(Scene question records)
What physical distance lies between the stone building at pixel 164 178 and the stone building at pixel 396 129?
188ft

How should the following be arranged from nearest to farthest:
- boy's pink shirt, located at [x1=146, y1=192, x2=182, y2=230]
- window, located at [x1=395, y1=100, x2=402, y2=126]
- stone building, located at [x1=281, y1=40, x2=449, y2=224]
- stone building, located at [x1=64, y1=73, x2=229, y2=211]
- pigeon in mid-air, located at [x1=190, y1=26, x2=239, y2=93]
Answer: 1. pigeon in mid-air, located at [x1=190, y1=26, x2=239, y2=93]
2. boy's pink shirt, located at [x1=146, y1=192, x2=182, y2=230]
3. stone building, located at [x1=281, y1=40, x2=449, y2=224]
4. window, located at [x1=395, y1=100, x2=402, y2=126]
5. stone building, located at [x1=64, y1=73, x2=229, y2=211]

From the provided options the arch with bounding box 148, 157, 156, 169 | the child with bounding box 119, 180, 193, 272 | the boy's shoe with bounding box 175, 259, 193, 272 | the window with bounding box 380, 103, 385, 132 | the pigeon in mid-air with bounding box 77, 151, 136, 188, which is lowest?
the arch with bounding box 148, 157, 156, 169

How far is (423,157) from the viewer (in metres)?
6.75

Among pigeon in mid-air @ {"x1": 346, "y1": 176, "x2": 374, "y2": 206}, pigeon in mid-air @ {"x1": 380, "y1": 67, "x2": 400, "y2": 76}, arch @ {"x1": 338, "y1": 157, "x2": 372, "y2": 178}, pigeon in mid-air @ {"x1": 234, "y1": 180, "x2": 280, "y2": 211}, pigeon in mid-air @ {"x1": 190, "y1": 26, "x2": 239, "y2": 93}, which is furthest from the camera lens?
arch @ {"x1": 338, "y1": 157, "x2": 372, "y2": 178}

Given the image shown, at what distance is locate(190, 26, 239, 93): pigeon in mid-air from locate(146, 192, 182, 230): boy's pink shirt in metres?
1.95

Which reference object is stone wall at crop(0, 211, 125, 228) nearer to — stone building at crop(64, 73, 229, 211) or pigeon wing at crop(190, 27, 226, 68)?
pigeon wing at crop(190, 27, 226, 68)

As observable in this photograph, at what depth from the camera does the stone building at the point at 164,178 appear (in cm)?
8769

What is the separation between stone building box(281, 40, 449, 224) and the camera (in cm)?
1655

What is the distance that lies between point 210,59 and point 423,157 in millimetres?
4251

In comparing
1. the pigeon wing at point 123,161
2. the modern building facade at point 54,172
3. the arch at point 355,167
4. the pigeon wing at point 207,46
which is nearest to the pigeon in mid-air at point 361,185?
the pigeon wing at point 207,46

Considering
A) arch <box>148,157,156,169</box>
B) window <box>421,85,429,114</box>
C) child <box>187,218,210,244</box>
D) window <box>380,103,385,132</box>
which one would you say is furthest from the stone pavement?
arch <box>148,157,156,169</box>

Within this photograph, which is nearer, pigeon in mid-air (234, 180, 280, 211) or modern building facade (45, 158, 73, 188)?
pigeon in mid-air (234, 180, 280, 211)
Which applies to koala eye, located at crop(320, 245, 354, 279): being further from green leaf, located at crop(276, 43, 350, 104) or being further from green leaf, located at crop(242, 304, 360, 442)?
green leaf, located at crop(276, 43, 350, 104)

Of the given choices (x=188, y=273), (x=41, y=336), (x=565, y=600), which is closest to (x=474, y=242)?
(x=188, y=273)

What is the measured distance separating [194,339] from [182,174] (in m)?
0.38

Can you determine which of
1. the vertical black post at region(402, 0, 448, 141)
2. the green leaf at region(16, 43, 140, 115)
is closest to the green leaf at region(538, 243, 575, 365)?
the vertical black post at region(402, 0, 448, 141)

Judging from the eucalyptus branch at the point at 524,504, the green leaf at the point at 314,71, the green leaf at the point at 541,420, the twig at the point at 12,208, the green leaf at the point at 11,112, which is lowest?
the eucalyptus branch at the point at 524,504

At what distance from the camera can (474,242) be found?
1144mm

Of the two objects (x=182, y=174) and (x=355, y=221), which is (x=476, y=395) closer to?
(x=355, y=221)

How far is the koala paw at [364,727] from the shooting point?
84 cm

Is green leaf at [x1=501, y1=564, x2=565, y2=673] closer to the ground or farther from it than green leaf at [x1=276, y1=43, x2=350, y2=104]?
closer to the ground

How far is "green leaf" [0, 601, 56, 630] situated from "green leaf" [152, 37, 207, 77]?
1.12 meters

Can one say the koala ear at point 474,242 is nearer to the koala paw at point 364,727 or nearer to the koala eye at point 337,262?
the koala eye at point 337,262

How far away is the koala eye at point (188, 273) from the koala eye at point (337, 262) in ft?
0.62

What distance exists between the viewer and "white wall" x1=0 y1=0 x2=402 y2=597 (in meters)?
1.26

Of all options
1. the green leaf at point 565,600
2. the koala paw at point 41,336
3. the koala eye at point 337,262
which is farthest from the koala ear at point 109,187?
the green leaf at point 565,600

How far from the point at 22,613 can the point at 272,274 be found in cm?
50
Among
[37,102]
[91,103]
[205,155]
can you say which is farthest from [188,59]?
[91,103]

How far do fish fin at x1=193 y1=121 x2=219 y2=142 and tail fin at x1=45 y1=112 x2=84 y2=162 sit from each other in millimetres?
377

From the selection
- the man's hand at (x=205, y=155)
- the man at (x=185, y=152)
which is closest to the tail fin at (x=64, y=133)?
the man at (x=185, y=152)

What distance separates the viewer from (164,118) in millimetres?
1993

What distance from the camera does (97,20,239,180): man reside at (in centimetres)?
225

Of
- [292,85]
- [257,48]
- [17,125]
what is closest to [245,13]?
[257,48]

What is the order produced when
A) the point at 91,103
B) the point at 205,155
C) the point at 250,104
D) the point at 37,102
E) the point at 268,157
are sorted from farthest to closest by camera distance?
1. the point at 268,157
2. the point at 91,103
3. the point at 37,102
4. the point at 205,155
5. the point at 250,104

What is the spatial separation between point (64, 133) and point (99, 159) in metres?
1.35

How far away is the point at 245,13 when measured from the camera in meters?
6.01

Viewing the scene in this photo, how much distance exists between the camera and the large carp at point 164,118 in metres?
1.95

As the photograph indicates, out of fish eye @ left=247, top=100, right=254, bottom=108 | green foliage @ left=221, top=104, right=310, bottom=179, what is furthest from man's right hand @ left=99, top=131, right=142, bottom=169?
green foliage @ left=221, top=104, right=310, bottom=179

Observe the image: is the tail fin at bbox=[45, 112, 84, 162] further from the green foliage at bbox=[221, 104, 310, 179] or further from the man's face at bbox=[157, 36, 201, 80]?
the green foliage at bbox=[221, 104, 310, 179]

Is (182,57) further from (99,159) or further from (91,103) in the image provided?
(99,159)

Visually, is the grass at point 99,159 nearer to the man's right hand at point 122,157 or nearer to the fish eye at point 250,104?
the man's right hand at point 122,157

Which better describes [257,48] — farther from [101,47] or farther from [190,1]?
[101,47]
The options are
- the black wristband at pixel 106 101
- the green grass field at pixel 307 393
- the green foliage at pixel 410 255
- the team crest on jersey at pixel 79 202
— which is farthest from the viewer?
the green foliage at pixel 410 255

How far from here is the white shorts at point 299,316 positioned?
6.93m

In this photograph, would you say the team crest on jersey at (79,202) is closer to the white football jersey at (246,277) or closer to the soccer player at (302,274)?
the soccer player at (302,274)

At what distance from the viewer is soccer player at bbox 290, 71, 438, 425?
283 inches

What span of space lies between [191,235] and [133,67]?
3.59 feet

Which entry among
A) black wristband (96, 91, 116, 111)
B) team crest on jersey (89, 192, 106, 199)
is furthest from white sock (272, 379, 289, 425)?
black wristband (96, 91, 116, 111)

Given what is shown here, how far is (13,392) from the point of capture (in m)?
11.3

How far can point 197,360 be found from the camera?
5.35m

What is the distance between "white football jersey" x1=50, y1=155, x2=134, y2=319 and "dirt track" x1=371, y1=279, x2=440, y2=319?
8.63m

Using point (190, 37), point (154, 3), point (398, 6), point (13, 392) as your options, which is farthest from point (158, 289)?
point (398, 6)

_Exercise description_
Begin with the line that contains "What span of" and end with the last line of the records; set down every line in that span exactly, and nothing else.

_Exercise response_
What span of space lies between [191,235] and [133,67]?
3.59 feet

Which entry among
A) black wristband (96, 91, 116, 111)
B) team crest on jersey (89, 192, 106, 199)
is furthest from white sock (272, 379, 289, 425)?
black wristband (96, 91, 116, 111)

Given what is shown here, how far is (13,392) from the point of capture (in m)?
11.3

How far can point 197,360 be found from the camera?
5.35m

What is the distance between "white football jersey" x1=50, y1=155, x2=134, y2=319 and "dirt track" x1=371, y1=279, x2=440, y2=319?
8.63m

Using point (190, 37), point (154, 3), point (398, 6), point (13, 392) as your options, which is farthest from point (158, 289)?
point (398, 6)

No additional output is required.